* **GIVEN INSTRUCTION**: According to the nickel takeover extract, how much is Xstrata offering per Lionore share?

* **SOURCE EXTRACT**:
● ● ● ● ● ● ●
Lionore is the world’s tenth largest nickel producer. It is based in Canada with its main listing on the Toronto stock exchange, but has operations in Western Australia, South Africa and Botswana.
Xstrata is offering C$18.50 per Lionore share: a 5.8 per cent premium over the closing price of C$17.49 on Friday March 23, and a 16.5 per cent premium on the weighted average price over the previous 30 days.
Shareholders, including directors, representing 19 per cent of Lionore’s shares have entered irrevocable lock-up agreements to accept the offer.
The announcement of the bid, which was unanimously recommended by Lionore’s board, came after reports in the Australian press on Monday morning that a deal was imminent.
Rumours of an approach from Switzerland-based Xstrata had been circulating in the market for several weeks.
Mr Pearce said on Monday: “With Lionore, we unleash opportunities to create value through additional production, strong synergy potential, access to new markets and increased opportunities for growth, and through optimisation of technology.”
When Xstrata reported its full-year results on March 6, Mick Davis, its chief executive, suggested he was already looking for his next big acquisition.
● ● ● ● ● ● ●
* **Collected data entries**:

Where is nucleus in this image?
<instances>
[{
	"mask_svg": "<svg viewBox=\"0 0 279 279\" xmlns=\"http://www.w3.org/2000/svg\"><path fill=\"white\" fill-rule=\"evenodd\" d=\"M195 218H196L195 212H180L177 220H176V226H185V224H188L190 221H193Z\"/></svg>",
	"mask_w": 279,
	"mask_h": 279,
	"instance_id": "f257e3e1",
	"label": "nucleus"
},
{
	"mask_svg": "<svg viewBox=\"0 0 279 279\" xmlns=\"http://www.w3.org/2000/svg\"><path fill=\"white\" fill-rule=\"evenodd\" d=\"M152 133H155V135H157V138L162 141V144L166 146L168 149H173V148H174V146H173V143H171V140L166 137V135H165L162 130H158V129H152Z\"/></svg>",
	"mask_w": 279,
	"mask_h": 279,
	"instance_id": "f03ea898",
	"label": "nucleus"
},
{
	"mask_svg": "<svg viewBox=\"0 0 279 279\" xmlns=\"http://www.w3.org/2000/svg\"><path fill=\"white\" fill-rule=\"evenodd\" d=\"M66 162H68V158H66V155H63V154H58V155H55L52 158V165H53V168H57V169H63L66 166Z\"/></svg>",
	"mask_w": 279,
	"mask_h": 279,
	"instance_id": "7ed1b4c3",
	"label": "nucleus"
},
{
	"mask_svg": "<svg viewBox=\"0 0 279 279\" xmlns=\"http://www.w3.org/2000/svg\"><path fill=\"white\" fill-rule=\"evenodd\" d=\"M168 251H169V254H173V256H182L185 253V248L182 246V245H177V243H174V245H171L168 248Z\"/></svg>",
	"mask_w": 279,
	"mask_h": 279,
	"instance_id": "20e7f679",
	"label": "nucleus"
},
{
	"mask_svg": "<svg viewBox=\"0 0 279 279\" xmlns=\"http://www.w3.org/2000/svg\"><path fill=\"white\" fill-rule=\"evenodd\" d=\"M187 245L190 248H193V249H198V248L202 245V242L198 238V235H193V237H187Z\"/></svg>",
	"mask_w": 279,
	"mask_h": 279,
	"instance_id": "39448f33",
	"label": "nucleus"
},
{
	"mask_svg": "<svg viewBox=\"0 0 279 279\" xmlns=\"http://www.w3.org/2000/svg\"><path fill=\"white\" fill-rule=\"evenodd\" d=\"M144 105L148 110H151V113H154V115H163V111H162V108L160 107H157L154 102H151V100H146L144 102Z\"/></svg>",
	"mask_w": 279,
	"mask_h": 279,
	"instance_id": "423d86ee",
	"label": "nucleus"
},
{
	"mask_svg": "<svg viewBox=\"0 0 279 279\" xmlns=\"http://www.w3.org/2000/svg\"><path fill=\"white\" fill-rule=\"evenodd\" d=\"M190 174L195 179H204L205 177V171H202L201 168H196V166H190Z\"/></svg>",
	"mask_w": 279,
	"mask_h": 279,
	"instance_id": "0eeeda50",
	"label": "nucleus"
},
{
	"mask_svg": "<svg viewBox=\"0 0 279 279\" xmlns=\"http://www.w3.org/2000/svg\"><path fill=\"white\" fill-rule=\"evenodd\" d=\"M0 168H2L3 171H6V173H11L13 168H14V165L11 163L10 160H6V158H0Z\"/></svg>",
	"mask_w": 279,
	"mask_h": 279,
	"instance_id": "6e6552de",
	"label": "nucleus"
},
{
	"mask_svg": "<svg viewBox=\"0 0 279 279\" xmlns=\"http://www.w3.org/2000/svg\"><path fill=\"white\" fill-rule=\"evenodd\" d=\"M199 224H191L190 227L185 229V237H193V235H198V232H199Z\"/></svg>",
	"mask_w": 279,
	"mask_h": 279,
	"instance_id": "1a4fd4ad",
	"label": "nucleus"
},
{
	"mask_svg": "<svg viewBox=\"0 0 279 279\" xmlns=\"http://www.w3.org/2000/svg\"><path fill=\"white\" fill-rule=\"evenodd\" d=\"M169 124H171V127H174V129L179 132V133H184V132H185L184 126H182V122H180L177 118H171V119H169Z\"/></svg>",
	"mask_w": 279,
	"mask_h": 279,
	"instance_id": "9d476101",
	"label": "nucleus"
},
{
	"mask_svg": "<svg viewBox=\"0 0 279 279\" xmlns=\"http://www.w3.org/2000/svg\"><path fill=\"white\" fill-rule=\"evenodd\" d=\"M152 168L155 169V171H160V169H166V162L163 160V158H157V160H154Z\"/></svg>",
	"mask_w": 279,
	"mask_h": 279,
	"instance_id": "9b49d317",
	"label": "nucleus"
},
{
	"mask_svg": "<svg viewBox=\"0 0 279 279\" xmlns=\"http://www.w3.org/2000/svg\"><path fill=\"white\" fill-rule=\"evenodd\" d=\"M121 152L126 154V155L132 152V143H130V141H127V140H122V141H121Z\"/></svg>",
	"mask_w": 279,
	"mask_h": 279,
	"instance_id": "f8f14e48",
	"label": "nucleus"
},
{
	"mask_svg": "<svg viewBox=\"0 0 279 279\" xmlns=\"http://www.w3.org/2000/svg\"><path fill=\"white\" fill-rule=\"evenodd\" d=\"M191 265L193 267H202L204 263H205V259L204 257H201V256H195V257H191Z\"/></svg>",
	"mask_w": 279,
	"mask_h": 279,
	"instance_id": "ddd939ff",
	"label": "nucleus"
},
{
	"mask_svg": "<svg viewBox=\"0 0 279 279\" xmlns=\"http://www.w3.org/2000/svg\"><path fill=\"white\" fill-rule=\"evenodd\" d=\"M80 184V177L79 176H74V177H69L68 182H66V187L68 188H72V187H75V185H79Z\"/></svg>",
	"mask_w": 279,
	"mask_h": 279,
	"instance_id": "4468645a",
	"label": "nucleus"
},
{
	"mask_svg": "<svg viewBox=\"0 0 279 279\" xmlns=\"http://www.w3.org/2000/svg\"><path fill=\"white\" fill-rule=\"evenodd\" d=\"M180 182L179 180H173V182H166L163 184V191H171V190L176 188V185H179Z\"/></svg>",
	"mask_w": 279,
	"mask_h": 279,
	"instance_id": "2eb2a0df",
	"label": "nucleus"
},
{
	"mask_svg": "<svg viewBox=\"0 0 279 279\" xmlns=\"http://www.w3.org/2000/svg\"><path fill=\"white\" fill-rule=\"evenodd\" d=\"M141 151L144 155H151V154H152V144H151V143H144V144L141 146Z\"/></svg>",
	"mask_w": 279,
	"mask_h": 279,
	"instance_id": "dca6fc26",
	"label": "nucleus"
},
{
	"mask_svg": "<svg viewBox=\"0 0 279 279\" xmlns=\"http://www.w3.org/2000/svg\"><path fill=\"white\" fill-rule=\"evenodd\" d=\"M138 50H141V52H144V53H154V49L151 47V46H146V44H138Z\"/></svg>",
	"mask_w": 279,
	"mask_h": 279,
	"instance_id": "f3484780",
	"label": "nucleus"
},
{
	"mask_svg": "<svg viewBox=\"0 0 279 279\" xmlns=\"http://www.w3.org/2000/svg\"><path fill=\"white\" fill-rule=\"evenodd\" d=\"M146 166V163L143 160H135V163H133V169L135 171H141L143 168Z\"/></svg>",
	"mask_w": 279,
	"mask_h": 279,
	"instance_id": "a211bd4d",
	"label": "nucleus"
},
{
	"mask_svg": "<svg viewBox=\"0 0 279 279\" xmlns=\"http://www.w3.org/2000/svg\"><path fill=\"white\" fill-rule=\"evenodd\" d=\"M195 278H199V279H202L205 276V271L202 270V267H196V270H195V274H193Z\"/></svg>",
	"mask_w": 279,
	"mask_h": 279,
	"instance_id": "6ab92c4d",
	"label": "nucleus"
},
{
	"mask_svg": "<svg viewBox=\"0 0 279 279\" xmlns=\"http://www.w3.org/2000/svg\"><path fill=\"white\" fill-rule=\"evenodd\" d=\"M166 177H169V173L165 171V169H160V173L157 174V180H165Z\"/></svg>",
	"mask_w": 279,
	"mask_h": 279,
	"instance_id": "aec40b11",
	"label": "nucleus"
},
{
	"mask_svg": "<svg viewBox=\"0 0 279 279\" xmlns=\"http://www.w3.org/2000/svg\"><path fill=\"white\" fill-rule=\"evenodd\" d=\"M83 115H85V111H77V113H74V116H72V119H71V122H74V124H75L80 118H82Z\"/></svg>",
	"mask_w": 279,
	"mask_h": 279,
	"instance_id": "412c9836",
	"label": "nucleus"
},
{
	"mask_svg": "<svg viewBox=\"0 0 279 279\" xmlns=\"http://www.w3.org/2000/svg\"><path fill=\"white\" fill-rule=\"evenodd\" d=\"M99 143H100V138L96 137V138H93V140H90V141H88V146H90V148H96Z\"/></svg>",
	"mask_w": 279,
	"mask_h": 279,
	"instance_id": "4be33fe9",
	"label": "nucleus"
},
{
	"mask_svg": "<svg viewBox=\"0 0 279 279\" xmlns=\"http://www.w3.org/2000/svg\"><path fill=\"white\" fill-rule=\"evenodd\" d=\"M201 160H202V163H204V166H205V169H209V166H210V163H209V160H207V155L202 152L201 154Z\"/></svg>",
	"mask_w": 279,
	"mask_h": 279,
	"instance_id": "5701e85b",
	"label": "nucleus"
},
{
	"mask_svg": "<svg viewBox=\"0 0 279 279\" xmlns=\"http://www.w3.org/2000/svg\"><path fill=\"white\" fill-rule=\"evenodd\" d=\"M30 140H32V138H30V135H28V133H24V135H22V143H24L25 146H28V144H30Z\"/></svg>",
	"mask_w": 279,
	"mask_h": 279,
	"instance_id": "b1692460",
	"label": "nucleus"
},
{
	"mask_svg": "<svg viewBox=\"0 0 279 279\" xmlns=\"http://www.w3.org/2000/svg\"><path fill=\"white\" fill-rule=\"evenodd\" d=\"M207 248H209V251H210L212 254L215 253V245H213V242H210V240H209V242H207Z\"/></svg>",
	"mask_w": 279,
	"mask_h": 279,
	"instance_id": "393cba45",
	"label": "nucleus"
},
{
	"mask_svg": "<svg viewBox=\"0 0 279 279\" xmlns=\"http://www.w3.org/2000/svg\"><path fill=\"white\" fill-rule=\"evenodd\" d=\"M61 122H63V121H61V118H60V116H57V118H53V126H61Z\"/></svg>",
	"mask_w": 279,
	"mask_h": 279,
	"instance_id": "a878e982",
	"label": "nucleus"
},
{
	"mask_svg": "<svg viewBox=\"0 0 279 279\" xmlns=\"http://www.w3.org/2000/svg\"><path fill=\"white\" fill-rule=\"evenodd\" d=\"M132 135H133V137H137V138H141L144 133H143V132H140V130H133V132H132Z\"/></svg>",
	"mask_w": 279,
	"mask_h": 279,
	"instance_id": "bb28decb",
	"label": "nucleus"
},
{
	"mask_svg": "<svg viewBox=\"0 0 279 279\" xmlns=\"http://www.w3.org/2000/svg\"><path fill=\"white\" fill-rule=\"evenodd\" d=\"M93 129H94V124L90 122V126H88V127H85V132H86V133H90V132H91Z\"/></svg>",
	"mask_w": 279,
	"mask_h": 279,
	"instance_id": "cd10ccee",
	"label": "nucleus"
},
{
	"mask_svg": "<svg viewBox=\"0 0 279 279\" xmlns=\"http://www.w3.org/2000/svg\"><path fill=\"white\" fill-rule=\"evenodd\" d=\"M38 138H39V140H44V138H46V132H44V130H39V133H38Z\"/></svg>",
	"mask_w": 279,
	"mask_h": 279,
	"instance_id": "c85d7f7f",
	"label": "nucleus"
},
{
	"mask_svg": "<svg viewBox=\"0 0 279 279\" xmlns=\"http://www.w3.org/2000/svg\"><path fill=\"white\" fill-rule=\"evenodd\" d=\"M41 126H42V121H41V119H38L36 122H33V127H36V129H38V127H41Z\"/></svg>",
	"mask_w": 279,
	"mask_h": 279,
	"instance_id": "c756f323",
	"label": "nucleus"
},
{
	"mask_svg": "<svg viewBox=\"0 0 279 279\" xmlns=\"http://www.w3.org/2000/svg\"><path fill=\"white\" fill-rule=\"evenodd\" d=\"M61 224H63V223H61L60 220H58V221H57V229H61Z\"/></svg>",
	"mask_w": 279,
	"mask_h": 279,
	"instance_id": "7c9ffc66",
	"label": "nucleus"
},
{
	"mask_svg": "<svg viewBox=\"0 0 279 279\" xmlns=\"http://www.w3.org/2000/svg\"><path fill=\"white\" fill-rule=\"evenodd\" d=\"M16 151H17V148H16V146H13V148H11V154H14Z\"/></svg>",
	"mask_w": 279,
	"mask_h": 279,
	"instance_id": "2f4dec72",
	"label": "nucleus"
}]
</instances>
● ● ● ● ● ● ●
* **RESULT FOR THIS TASK**: C$18.50 per share.